One of the first innovations was something called automatic enrolment. It used to be in order to join the plan you would have to fill out a big pile of forms. People do not like filling out forms so many people would just fail to join even if their company or their government was giving a match. So we had the idea of making enrolment automatic, so changing the default, so when you first became eligible for a pensions plan you would get a pile of forms and instead of having to fill them all out the first page would say: “If you do not fill out all these forms we are going to enrol you at this saving rate and in this fund”. That’s become very popular and as you no doubt know was used in a recent pension reform in the UK. Essentially a national defined contribution retirement saving plan and it employed automatic enrolment and signups have been over 90%. So there was great scepticism. Lord Adair Turner was responsible for this reform and he decided to go with this idea and people did not think it would work but it worked. Then the second idea Benartzi and I had is what we call Save More Tomorrow. And the idea there is that we all have more self-control in the future. We are planning diets after New Year’s, so our idea was to give people the opportunity to commit themselves to increase their saving sometime in the future like. Like when they get the next raise and we linked it to raises because of loss aversion so they would not see their pay go down just it would go up a little less. And then there is a lot of inertia in these plans so once you joined this Save More Tomorrow plan it would keep ratcheting up until you hit your goal and it took us years to get somebody to try this, but finally found one company in Chicago to try it and we tripled saving rates in three years and then wrote a paper about it and now in the US among large companies the vast majority use automatic enrolment and automatic escalation, which is the generic term for Save More Tomorrow.

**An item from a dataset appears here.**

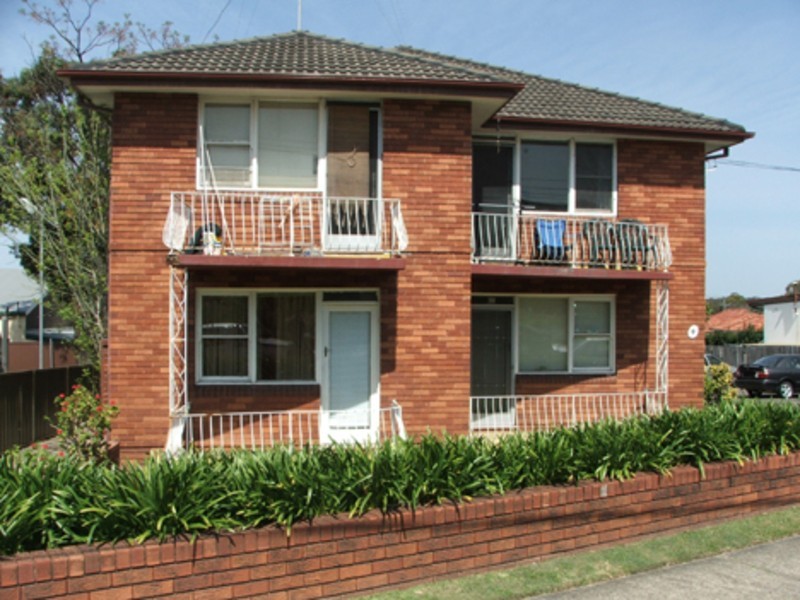 4-6 Omnibus Road, Kingsgrove NSW 2208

Can you describe the idea behind a ”nudge”?

Richard H. Thaler: The idea of a nudge is that you can point somebody in a helpful direction without forcing them to do anything. So that is the definition of a nudge. It is some feature of the environment that improves decisions but doesn’t force anybody to do anything. One of my favourite examples, one that has saved my life on numerous occasions, are those helpful signs “Look right” when you are crossing the street in London. You know, you drive on the wrong side of the road there. I wish you would do something about that. But given that you are not, it helps to warn people that those double decker buses come the wrong way. Oh yes, it is coming from over here! So that is a nudge! People get confused about this. They think that nudging is kind of a nanny state that the government is trying to get people to do what the government wants. You know the “Look right” sign, yes. the government would rather you did not kill yourself and it will cause a bit of a mess, but you do not want to get hit by that bus. And we are very clear that the goal of nudging has helped, helping people achieve their own goals. I’d like to think of GPS as a good analogy. I have the worst sense of direction of anybody. If I am not with my wife I am certain to get lost. But now I have Google maps on my phone and even wandering around the West End of London I do not get lost too much. The thing about a GPS system is you pick the destination. I want to go to the British Museum, I plug that in and it says “Turn right” and furthermore the instructions are not mandatory. If I see something interesting over to the left I can go to the left. The Apple recompute that, that’s our goal. To be the GPS for life and we do not want to tell people where they should go.

You have joked that you’ll spend the prize money as ”irrationally as possible”.

Richard H. Thaler: I should say that I made this comment at 4.45 am. Well, I do not have the money yet so I have not lived up to that promise. I do intend to throw a good party Saturday night and then try to spend it to make as many people happy as possible.